##### Input rows

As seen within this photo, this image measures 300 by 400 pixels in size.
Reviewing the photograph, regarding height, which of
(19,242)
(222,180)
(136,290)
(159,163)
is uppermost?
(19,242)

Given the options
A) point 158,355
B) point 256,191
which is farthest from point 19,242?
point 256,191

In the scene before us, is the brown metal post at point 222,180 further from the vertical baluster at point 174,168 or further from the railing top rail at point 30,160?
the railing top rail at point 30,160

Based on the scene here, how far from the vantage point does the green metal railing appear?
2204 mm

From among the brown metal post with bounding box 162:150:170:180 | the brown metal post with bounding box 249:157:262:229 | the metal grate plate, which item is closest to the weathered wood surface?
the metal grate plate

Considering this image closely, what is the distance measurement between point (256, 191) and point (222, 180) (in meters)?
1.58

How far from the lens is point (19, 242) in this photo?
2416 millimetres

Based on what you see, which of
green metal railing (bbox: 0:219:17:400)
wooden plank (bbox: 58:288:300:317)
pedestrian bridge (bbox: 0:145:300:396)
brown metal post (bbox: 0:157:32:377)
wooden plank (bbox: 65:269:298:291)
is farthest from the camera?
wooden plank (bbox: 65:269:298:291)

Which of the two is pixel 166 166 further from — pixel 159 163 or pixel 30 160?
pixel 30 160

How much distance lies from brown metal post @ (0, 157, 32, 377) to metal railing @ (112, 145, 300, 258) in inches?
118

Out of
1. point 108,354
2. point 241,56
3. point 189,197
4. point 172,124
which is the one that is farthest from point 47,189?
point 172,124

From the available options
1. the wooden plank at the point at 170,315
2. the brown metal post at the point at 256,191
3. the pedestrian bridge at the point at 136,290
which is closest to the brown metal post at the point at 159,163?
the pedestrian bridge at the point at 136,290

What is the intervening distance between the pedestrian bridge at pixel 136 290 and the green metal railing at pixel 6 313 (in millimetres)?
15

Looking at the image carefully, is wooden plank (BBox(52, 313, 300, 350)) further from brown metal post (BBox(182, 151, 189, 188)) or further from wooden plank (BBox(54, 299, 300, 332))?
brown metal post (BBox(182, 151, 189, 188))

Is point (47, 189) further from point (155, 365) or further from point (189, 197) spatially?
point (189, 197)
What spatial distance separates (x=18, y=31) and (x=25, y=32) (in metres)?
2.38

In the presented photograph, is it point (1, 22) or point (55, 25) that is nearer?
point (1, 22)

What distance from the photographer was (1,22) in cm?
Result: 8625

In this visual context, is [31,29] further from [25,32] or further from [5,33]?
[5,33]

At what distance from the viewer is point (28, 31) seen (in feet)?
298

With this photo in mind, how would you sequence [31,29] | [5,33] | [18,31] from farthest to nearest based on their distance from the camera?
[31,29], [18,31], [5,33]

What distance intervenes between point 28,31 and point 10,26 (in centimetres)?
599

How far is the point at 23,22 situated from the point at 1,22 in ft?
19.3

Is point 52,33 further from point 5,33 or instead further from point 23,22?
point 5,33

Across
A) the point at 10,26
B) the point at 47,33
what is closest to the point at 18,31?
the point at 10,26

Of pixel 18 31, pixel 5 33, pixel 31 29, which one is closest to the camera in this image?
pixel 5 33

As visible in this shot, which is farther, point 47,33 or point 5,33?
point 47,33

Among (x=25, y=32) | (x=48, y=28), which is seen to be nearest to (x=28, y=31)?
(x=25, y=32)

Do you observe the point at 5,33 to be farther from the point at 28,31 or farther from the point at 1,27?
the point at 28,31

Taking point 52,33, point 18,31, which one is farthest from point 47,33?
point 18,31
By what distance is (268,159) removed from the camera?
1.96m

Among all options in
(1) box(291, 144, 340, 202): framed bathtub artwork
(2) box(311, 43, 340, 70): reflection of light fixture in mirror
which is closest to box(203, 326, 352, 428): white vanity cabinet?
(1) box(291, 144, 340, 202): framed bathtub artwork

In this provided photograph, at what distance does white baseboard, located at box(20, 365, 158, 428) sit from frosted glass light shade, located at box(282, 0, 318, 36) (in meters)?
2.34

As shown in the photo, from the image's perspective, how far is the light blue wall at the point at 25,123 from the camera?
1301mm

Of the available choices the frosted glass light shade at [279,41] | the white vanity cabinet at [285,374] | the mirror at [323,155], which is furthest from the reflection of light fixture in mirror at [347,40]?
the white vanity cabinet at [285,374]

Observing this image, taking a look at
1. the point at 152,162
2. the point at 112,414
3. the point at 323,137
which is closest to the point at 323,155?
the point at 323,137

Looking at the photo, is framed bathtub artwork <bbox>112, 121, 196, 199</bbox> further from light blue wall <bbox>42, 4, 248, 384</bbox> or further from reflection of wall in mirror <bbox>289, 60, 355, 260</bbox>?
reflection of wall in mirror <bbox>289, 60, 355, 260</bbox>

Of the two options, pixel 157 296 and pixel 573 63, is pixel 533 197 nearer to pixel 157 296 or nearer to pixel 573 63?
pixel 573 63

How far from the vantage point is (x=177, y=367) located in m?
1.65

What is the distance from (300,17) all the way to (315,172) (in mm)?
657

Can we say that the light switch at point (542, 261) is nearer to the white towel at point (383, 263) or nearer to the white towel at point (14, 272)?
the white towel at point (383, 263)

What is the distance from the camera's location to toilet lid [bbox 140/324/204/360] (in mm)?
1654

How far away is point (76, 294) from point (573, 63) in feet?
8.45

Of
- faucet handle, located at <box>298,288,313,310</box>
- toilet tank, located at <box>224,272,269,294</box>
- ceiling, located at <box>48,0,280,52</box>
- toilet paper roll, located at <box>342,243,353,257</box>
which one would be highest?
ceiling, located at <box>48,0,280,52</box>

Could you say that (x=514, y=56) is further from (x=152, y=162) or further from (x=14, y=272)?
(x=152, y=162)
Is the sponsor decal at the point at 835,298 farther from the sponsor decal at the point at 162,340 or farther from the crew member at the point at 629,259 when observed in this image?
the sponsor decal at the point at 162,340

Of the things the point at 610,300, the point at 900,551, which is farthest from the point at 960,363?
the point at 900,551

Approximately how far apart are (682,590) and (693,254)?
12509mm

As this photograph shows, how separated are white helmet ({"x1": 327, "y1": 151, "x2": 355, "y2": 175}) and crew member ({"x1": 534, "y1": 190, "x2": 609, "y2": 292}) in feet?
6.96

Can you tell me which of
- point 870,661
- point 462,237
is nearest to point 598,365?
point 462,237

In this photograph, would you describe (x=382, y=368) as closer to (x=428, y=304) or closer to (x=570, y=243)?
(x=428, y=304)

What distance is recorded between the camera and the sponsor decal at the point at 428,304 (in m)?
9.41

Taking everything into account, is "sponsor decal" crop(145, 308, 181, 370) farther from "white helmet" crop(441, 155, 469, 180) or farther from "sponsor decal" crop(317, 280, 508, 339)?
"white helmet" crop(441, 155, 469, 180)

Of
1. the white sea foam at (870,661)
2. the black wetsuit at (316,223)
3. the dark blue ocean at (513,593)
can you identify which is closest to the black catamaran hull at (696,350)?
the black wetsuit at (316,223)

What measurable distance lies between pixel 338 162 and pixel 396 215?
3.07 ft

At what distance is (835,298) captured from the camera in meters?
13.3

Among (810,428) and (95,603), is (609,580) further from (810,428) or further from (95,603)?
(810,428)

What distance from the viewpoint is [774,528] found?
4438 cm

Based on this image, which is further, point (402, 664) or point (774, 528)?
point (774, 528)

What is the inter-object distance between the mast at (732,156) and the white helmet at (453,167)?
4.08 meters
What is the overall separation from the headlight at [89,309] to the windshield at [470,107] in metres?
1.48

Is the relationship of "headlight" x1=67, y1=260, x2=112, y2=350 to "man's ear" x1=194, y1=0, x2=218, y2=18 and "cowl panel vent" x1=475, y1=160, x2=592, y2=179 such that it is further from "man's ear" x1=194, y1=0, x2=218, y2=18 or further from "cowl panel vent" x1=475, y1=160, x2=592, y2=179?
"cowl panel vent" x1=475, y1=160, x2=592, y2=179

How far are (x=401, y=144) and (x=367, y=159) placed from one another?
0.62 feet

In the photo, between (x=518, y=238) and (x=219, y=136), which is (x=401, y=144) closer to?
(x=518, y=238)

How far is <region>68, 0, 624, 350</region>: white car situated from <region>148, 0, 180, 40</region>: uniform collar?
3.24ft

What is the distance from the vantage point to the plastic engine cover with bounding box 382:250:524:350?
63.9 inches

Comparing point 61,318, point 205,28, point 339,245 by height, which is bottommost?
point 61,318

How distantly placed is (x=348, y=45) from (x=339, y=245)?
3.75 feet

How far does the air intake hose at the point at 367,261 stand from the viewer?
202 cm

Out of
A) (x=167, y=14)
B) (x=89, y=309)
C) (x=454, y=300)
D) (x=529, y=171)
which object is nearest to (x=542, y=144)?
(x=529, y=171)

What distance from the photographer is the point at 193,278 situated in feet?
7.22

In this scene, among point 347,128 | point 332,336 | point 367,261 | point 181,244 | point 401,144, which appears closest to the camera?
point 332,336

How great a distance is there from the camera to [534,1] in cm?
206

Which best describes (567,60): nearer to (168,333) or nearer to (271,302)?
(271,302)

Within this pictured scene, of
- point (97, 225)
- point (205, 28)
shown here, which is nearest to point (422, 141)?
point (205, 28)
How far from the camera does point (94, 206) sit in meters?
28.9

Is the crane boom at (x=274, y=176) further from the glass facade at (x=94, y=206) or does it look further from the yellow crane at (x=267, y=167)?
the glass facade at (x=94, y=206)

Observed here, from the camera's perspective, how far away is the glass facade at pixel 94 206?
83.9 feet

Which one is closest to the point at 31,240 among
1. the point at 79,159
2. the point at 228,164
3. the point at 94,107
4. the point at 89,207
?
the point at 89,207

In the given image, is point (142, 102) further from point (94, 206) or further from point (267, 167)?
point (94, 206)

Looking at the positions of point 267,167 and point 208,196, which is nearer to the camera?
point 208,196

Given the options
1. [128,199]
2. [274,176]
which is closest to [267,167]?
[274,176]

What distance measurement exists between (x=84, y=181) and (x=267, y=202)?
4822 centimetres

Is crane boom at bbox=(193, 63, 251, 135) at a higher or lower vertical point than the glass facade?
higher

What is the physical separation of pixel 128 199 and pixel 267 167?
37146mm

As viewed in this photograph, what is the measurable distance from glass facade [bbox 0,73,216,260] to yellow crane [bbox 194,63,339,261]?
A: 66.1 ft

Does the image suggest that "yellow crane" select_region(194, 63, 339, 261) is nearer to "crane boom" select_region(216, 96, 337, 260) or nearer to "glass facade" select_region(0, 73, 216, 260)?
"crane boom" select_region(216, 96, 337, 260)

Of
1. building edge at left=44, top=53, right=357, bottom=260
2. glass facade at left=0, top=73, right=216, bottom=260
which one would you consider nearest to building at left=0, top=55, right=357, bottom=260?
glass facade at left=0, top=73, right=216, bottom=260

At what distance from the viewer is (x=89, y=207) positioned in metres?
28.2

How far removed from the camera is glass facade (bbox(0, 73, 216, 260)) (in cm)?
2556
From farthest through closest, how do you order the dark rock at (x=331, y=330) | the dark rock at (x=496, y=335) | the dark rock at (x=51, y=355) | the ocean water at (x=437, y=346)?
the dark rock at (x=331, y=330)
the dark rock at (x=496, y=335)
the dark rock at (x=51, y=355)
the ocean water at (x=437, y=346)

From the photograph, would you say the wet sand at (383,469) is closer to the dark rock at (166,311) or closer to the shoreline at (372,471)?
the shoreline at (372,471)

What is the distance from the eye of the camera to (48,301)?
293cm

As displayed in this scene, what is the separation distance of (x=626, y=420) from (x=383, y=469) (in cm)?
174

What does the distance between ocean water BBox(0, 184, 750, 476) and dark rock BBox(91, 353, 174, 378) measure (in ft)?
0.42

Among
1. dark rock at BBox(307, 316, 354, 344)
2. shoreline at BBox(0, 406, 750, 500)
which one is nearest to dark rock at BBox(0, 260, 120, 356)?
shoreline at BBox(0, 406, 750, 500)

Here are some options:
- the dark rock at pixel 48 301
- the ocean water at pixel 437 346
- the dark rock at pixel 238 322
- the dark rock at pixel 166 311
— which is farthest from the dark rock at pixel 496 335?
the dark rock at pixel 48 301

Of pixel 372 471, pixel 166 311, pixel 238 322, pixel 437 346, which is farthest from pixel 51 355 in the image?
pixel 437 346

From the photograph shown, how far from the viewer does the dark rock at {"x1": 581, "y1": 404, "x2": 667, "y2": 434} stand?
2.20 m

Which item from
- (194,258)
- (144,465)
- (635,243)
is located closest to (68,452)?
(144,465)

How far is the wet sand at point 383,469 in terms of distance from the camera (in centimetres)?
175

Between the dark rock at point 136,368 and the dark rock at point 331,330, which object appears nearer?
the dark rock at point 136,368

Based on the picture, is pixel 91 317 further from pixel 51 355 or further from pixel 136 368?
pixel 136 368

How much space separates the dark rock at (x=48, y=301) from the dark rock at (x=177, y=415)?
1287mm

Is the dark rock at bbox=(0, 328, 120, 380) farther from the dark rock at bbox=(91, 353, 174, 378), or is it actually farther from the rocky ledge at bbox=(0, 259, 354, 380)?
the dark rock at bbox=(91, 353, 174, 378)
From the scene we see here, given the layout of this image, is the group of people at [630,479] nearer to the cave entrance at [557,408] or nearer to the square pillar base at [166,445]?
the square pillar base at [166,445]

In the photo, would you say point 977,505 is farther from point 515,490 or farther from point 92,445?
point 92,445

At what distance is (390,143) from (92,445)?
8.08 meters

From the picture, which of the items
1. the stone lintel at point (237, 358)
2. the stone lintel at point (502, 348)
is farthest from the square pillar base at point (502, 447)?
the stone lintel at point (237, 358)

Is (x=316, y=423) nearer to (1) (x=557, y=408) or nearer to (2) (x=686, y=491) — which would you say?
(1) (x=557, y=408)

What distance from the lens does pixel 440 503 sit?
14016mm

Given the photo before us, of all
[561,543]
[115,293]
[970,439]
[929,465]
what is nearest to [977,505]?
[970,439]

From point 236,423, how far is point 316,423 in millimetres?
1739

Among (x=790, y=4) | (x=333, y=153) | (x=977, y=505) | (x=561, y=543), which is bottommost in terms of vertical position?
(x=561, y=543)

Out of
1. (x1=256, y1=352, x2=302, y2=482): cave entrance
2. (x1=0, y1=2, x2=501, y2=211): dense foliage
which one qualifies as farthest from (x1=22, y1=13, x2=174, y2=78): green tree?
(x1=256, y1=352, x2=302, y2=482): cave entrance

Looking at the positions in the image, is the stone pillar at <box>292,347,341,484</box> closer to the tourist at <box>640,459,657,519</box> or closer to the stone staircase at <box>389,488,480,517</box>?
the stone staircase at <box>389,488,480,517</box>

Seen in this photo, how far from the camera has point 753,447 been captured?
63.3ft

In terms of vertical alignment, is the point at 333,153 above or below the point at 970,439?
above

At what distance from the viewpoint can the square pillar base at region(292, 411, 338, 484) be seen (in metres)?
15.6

##########

◆ Exercise brief ◆
Restate word for word the lines from the one holding "From the picture, which of the items" to the end of the listing, both ends included, and nothing more.

◆ Output of the task ◆
From the picture, which of the items
1. the stone lintel at point (237, 358)
2. the stone lintel at point (502, 348)
is farthest from the square pillar base at point (502, 447)?
the stone lintel at point (237, 358)

Is (x=316, y=423) nearer to (1) (x=557, y=408) or nearer to (2) (x=686, y=491) — which would you say?
(1) (x=557, y=408)

What distance from the lens does pixel 440 503 sit?
14016mm

Given the photo before us, of all
[561,543]
[115,293]
[970,439]
[929,465]
what is nearest to [977,505]?
[970,439]

From point 236,423, how far is point 316,423 in millimetres?
1739

Among (x=790, y=4) | (x=333, y=153) | (x=977, y=505) | (x=561, y=543), which is bottommost in terms of vertical position?
(x=561, y=543)

Out of
1. (x1=256, y1=352, x2=302, y2=482): cave entrance
2. (x1=0, y1=2, x2=501, y2=211): dense foliage
which one qualifies as farthest from (x1=22, y1=13, x2=174, y2=78): green tree?
(x1=256, y1=352, x2=302, y2=482): cave entrance

Looking at the positions in the image, is the stone pillar at <box>292,347,341,484</box> closer to the tourist at <box>640,459,657,519</box> or closer to the stone staircase at <box>389,488,480,517</box>?
the stone staircase at <box>389,488,480,517</box>

Seen in this photo, how far from the camera has point 753,447 been captured?
63.3ft

In terms of vertical alignment, is the point at 333,153 above or below the point at 970,439?
above

At what distance from the viewpoint can the square pillar base at region(292, 411, 338, 484) be seen (in metres)?
15.6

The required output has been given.